A world of possibilities, of endless wonder, of infinite dreams…

it was just waiting to be grasped in her tiny, clenched fist. She would skin her knee in the street, she would climb trees in the park, she would learn how to read, and she’d create her own eternity.

Maybe one day she’d have a brother or sister to rule the street with, but until then, she’d have the younger Hempel children to watch over her.

It would be a childhood so much like their own, but also so very different.

Johannes looked to his sister. Phineas pressed a kiss to the top of Rosanna’s head and smoothed a loose curl.

A jolt of realisation thumped hard through his chest. His sister was now a mother.

She had grown and changed. They’d always be the best of friends, but things weren’t like they had been before.

He rocked his niece. He’d been so preoccupied in trying to hold his world still, he’d completely missed that everything had already changed.

It was incredibly exciting. Thrilling. An adventure, even.

The vastness of it all felt terrifying, too, filled equally with dread and wonder.

And Johannes, ever so thorough and cautious, finally understood.

He had tried to build fences around Florence.

He had hemmed her in. In trying to care for her, he’d trapped her.

She didn’t want to be master of the world. Just her own.

As clear as lines on blueprints, he now saw not a future or a grand plan—but only a step.

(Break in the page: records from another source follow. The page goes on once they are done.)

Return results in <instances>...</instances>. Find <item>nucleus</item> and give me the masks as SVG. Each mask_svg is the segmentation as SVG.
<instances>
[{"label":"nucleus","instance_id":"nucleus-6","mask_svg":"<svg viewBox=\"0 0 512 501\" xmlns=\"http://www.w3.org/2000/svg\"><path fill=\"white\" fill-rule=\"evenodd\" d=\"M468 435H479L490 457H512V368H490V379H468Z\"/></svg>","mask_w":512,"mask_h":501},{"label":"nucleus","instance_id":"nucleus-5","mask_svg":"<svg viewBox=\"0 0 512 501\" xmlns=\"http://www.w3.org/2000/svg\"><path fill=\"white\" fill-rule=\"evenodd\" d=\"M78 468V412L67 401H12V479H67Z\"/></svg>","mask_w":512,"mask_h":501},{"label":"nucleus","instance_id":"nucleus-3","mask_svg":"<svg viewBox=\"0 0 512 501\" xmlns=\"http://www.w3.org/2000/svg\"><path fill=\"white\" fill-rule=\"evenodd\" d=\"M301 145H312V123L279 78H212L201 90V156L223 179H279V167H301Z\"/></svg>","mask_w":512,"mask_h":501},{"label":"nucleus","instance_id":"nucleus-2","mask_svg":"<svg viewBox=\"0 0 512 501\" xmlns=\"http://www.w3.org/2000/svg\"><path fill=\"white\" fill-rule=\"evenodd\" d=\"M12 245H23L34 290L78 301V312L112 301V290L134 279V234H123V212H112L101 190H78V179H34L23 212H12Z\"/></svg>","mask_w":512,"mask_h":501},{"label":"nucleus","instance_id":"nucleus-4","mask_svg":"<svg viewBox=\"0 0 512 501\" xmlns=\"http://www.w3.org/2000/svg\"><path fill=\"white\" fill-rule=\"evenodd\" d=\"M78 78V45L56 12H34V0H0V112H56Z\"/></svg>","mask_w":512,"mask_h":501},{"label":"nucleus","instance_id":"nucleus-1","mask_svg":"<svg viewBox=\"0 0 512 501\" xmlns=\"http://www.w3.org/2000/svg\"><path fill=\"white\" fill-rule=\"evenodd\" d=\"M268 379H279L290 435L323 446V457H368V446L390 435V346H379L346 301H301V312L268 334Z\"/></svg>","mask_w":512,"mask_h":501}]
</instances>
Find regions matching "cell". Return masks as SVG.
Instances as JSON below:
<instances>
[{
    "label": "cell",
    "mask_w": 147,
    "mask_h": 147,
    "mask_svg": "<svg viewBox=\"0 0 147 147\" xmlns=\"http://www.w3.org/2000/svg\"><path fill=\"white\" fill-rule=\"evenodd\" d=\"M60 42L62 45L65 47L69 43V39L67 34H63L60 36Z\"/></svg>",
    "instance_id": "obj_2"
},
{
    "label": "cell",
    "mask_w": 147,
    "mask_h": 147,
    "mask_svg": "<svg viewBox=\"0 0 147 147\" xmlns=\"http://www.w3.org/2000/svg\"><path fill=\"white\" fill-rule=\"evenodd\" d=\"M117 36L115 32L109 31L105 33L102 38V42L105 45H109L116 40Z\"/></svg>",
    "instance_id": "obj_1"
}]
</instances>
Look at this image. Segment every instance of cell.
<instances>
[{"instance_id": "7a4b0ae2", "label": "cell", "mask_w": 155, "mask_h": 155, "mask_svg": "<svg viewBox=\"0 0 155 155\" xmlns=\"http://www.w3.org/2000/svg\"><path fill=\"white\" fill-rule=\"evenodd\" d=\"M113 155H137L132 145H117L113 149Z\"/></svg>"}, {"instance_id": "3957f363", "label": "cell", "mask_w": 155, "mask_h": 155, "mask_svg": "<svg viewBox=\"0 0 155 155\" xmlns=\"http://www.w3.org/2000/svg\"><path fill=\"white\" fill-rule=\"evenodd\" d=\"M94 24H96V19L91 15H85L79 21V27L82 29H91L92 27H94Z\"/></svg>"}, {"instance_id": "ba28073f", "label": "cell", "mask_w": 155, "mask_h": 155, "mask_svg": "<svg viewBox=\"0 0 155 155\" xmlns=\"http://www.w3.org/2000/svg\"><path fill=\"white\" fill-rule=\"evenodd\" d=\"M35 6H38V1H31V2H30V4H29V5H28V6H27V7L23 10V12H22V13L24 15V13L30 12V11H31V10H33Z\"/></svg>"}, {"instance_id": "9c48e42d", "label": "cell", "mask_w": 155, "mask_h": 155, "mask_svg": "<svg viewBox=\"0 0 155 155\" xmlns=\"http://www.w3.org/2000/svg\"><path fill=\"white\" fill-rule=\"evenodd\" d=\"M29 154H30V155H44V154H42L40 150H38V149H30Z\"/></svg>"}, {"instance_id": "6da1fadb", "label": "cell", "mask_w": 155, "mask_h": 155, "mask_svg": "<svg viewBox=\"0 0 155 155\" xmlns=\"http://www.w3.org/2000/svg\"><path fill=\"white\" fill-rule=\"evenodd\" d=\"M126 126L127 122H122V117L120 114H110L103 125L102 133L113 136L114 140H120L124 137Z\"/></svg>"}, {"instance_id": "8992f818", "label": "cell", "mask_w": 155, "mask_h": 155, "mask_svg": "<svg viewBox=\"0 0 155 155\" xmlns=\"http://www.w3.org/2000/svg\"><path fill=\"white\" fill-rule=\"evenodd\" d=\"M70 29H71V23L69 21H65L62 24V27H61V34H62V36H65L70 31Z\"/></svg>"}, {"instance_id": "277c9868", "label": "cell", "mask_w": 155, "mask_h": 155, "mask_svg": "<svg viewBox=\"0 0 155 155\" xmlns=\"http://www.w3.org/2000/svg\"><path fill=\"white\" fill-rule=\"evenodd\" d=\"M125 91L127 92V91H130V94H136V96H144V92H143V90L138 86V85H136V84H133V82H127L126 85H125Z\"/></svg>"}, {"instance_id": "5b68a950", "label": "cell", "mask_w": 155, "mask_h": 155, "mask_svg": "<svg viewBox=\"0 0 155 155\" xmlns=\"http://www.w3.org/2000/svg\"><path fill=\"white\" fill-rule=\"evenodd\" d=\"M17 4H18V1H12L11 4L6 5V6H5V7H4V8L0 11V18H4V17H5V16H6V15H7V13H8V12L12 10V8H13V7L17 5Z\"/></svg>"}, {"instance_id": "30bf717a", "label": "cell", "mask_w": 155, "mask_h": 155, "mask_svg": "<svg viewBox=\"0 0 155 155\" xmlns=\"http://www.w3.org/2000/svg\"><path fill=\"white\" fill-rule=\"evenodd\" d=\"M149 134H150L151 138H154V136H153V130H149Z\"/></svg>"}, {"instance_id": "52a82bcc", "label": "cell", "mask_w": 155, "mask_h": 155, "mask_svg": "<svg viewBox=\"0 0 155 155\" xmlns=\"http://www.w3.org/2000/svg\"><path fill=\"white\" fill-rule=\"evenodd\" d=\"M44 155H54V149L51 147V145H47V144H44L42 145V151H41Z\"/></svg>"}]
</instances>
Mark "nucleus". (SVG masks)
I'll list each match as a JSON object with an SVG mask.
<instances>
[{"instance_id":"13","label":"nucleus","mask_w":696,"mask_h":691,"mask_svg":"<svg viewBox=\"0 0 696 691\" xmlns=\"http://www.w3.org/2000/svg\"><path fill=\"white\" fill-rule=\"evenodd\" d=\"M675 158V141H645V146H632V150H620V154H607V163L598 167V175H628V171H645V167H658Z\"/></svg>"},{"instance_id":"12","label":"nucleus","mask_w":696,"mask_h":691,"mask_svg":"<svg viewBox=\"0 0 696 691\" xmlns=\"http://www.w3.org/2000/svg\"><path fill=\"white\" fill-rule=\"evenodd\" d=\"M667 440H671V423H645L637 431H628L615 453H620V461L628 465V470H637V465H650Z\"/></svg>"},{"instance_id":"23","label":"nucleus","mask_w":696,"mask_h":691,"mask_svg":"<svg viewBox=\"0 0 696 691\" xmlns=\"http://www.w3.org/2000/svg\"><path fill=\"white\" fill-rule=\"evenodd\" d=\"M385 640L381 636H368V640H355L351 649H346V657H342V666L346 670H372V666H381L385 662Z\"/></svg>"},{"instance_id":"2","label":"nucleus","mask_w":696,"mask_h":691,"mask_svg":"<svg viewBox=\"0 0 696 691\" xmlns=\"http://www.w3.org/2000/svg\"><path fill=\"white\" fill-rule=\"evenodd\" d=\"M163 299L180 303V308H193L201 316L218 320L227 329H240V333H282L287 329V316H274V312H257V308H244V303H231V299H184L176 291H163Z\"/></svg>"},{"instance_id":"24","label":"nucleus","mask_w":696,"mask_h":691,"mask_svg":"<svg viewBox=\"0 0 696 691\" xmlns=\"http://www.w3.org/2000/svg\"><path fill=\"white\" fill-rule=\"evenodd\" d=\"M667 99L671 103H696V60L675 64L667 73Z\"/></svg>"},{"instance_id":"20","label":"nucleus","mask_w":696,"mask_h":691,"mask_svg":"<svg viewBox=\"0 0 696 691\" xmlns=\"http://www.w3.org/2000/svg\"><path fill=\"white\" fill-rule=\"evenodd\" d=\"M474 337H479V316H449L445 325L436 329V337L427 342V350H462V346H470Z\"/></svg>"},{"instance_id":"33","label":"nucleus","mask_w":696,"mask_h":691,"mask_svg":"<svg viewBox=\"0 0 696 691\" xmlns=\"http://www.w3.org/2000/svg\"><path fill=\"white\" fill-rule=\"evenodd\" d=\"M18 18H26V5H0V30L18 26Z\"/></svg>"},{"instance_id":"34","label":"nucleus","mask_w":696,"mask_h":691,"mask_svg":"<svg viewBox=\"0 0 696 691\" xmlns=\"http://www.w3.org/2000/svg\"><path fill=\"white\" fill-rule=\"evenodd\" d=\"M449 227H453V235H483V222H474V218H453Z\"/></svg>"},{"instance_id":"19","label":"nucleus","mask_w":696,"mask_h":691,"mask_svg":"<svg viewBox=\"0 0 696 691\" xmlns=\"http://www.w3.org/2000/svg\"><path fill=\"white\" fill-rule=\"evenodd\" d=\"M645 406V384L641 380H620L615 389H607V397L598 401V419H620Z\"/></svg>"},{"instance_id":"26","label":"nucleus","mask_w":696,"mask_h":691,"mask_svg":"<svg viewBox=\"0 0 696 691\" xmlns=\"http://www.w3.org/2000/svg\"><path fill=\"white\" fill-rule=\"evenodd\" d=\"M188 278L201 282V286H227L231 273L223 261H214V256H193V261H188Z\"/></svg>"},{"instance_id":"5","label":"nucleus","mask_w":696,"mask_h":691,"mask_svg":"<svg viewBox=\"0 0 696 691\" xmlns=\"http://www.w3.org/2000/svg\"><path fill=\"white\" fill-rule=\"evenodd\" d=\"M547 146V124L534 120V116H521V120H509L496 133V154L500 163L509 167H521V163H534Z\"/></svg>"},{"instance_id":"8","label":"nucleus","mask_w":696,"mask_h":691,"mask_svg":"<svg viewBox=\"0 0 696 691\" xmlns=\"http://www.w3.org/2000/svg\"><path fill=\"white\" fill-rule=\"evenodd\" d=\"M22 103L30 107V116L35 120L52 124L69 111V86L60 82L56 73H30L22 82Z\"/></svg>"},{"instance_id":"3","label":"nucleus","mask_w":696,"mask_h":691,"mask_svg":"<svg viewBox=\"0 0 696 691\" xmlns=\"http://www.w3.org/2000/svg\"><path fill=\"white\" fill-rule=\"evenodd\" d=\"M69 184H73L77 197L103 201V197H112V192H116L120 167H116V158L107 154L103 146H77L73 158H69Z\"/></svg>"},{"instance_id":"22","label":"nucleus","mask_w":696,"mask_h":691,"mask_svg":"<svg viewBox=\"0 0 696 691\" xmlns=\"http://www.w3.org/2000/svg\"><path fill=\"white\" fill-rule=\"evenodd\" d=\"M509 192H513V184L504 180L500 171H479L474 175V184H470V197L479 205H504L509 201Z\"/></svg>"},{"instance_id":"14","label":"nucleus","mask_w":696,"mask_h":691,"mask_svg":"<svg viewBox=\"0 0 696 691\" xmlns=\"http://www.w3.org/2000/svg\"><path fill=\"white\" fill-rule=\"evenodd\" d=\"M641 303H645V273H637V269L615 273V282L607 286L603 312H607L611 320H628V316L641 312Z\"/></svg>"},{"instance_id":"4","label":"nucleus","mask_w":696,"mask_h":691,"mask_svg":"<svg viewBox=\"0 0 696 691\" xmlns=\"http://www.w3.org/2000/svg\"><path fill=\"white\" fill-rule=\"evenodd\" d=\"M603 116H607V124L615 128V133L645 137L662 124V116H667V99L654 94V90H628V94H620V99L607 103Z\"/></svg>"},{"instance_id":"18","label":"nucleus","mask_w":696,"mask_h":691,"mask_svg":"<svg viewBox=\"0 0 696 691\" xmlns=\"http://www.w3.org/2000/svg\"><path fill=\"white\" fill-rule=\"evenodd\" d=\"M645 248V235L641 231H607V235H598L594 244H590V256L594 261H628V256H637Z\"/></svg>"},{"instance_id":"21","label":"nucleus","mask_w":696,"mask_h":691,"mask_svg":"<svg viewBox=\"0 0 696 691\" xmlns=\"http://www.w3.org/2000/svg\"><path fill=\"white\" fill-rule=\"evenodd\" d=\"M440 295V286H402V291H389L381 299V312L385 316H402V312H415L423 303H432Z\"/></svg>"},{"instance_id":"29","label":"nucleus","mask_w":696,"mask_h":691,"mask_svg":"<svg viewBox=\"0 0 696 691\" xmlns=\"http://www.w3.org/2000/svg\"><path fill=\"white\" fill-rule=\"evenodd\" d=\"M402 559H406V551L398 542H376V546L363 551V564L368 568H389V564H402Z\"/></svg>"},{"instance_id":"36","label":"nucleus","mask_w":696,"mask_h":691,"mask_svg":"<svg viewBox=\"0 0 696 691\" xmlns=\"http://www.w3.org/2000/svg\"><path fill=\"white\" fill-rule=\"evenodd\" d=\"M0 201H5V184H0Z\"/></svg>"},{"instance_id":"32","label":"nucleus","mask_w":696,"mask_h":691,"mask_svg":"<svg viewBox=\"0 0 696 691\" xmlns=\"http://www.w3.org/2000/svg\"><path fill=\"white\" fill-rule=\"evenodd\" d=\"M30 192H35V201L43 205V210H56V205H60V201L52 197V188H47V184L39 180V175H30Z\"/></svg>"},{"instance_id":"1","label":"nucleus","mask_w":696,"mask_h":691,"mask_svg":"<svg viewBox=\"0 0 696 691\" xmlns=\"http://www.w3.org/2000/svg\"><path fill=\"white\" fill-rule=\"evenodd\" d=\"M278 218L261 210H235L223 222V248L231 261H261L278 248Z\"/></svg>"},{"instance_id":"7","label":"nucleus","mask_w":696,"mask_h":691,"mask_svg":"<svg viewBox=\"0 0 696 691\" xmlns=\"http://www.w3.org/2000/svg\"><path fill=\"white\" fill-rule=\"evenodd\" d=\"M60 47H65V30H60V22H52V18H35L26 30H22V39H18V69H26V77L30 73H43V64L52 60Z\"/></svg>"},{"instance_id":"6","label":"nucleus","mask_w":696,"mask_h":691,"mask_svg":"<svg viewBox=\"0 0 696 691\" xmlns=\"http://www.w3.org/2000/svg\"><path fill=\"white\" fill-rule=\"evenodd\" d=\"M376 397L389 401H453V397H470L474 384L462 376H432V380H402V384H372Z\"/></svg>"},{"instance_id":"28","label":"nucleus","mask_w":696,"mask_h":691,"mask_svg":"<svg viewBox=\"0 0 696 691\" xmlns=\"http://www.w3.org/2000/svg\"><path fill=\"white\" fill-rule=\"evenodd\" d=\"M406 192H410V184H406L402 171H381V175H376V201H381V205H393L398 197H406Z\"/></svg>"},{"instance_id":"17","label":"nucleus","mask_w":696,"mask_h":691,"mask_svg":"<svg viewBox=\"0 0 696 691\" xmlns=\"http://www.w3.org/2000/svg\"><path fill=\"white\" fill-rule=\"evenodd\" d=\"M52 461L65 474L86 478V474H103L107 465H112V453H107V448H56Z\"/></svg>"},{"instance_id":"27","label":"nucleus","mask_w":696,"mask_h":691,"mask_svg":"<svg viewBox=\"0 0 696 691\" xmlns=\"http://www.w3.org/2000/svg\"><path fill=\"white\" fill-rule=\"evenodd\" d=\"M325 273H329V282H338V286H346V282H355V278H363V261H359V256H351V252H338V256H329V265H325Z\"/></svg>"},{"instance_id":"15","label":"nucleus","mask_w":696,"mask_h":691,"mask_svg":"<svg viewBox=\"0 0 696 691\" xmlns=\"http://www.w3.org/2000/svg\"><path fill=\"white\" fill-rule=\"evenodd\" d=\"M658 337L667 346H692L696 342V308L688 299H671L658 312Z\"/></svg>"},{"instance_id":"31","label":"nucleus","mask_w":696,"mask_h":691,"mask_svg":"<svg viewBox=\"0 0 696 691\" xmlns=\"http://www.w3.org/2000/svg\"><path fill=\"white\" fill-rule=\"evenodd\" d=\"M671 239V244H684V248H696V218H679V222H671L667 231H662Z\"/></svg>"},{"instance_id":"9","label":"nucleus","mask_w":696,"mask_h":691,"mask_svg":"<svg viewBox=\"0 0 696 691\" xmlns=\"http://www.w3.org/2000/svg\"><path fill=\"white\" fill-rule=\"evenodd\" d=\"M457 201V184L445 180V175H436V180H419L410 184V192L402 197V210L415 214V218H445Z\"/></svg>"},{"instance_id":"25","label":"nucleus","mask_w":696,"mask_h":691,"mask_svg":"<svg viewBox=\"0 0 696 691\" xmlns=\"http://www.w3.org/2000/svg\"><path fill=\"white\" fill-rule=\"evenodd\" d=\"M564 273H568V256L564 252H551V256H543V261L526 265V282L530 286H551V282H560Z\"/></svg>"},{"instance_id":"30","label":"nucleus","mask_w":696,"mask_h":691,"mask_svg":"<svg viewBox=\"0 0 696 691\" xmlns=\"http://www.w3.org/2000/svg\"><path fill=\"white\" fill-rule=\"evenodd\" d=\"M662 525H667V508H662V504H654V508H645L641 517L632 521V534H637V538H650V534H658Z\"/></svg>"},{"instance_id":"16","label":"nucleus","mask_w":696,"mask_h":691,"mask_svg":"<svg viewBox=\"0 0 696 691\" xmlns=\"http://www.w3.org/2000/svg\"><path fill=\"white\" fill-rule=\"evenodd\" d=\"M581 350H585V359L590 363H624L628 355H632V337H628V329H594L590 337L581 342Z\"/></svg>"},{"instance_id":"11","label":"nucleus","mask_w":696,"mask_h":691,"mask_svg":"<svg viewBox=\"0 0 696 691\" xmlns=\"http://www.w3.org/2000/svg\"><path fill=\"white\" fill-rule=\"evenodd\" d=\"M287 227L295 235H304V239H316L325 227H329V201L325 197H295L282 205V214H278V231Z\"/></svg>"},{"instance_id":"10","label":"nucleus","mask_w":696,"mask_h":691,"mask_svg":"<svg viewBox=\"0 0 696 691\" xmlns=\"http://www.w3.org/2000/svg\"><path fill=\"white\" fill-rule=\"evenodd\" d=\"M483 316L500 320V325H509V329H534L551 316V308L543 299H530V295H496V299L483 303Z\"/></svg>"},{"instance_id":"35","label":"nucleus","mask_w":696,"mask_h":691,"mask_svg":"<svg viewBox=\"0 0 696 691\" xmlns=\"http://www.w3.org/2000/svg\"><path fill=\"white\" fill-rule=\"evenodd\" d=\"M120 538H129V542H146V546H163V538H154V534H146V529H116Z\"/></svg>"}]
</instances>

A single, exhilarating step.

The door squeaked. Little murmurs and shuffles on the carpet announced the arrival of the rest of the Hempel entourage. Ammie led the line. ‘Nanny Abagail said we had to wash our hands. And whisper. And sit in the corner. If we do all those things, can we meet the baby?’

The uneven little group with ruffled hair and freckles from too much time at play filed into the room. Hazel gave a happy gurgle when she spotted Phineas and launched herself at him to wrap around his shins. Phineas hoisted her into his arms and propped her up on his hip.

God, he loved them. He loved being in the thick of their drama. Loved walking them to the park. He loved mediating their fights or helping them with their readers and sitting down at the long table with them every night.

He was going to miss special birthdays at the hotel. He was going to miss so many wonderful things. He would miss them all so much.

Johannes eased the swaddled Betty into Beatrice’s waiting arms. The rest of the children jostled one another, desperately trying to behave and yet helpless against their excitement. With a nod to Rosanna, he left his siblings to meet their niece.

On the stairs, he almost collided with Elise. ‘I was just coming to find you,’ he said. ‘I need to talk to you about Number 6. I… I don’t want to buy it. I’ve changed my mind.’

‘That is good news,’ Elise replied with an excited clap of her hands. ‘Because I do not wish to sell. I have a plan of my own.’